--- Start of Material shown ---
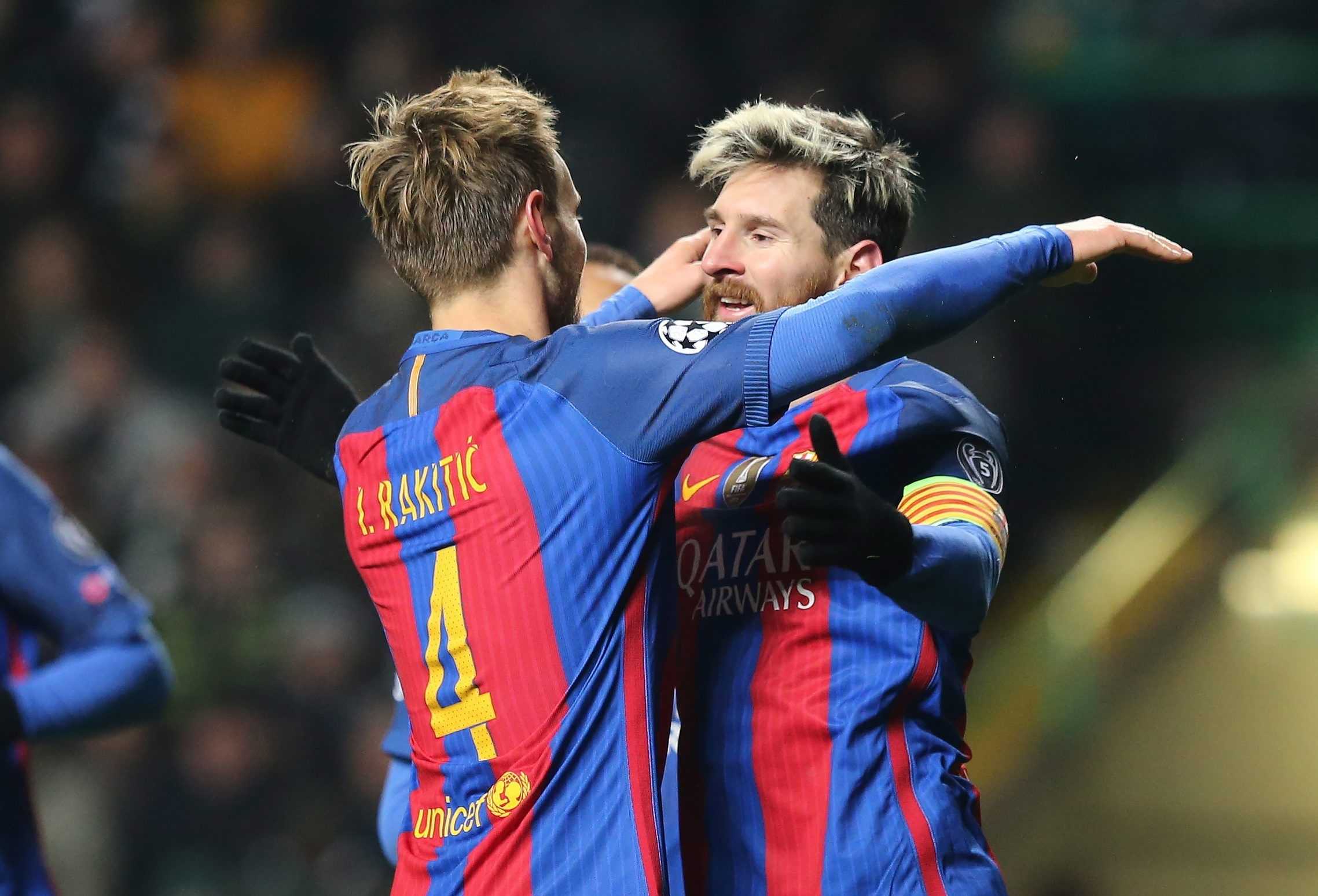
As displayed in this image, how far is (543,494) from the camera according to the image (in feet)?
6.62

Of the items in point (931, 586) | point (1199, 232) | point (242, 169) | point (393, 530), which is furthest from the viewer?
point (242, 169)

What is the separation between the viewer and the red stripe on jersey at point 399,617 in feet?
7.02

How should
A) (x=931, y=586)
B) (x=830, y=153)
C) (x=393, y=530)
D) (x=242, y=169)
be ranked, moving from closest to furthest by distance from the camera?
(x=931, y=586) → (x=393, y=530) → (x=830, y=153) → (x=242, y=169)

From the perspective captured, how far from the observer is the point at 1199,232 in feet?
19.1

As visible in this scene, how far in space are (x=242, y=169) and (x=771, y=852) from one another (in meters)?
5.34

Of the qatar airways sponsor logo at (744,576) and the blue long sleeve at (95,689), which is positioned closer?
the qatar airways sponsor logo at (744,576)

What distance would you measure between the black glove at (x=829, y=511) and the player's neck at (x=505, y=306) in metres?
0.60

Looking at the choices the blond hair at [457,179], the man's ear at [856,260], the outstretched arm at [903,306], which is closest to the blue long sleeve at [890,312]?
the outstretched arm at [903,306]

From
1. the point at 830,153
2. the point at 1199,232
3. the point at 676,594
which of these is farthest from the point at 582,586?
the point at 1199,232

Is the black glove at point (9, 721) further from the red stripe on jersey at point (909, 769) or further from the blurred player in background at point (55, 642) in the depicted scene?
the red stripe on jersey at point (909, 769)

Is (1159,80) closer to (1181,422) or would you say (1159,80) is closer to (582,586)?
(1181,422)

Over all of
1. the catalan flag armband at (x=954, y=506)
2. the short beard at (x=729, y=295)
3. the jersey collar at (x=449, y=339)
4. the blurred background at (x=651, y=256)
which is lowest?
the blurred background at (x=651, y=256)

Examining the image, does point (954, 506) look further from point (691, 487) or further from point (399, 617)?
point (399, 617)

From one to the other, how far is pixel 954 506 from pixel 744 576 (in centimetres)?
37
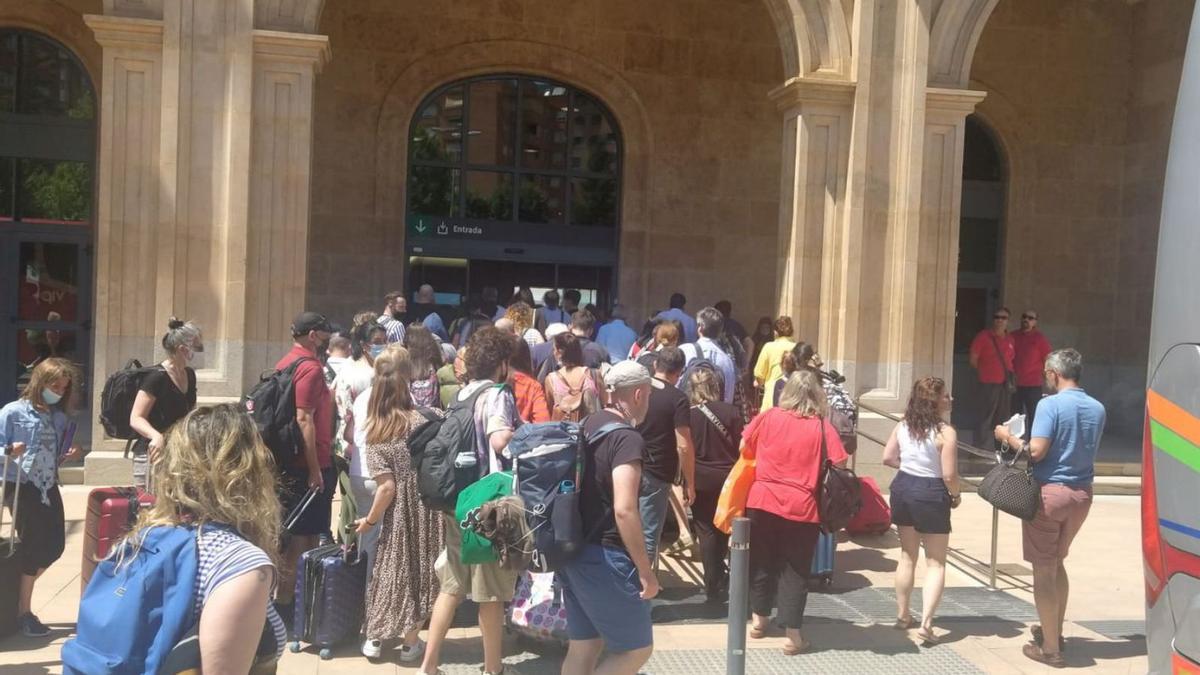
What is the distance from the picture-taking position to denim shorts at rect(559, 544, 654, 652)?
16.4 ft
--- End of Material shown ---
--- Start of Material shown ---
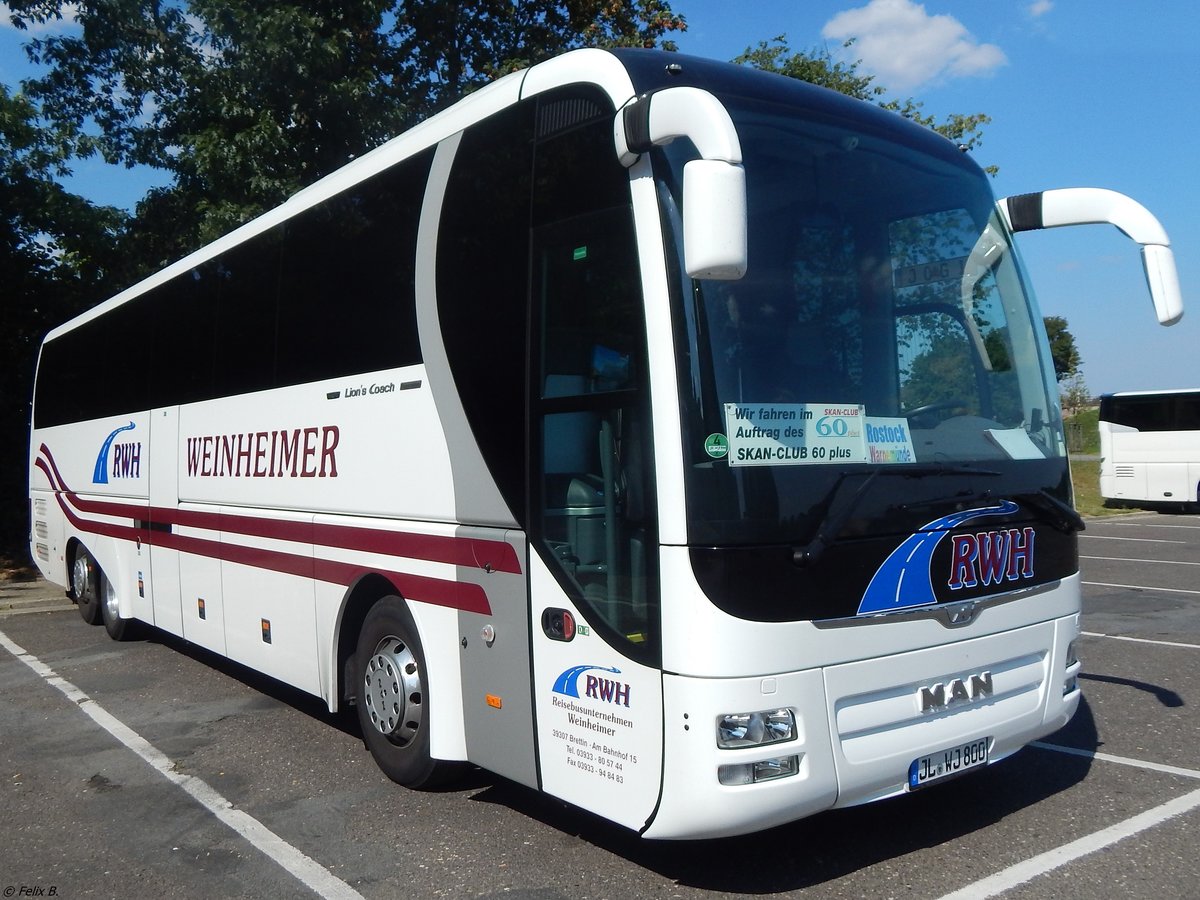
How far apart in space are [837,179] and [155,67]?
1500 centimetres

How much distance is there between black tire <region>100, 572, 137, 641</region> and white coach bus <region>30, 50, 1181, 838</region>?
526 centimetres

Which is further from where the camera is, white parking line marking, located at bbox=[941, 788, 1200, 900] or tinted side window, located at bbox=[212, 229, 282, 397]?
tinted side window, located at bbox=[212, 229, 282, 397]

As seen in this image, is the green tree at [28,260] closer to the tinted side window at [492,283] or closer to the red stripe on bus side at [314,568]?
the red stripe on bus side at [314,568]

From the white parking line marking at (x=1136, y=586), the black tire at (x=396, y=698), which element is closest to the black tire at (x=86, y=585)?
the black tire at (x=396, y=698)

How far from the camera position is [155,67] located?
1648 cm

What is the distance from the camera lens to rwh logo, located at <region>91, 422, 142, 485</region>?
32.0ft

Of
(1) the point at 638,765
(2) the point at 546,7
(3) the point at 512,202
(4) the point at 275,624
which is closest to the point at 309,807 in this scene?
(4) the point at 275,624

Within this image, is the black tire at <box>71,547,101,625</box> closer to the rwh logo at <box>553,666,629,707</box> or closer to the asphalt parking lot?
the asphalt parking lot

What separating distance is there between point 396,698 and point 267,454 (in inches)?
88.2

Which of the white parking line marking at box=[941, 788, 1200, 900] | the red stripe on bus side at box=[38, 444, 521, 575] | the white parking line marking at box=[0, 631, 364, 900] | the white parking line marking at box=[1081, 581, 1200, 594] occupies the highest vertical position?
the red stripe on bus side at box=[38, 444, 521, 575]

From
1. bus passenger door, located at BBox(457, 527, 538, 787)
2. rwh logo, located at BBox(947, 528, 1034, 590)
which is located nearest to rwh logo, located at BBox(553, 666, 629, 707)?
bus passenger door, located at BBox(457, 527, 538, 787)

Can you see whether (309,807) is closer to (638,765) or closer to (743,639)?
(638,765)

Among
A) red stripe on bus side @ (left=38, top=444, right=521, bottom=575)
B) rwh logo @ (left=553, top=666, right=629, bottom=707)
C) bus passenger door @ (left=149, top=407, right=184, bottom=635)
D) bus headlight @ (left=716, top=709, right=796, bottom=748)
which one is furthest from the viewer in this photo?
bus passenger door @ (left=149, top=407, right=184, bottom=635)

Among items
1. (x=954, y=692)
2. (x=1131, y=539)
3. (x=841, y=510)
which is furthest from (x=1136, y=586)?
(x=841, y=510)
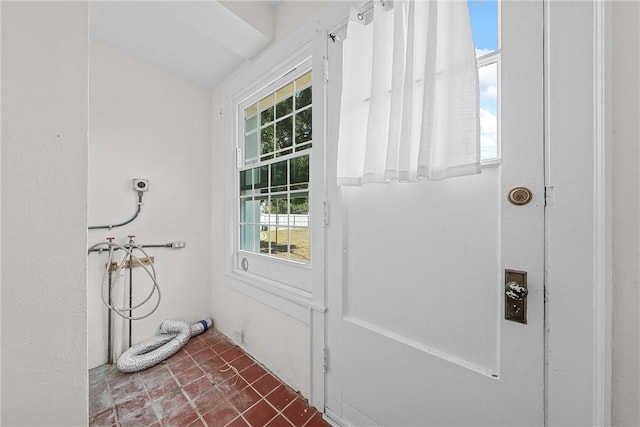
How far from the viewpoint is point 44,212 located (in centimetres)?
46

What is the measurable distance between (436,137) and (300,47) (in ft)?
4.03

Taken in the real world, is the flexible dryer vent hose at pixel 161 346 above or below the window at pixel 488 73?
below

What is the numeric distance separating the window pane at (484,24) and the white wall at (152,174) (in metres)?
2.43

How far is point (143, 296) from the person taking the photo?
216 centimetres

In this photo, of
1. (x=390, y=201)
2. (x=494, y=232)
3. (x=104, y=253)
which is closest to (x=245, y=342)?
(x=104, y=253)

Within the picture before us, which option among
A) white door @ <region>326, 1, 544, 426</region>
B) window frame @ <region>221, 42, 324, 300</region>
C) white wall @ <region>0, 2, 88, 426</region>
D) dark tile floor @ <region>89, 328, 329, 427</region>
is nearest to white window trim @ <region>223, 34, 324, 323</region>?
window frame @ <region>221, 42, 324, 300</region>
--- End of Material shown ---
Task.
How many lines in the listing above contain the string "below"? Case counts. Reply with the number only.

Reply to the exercise.
2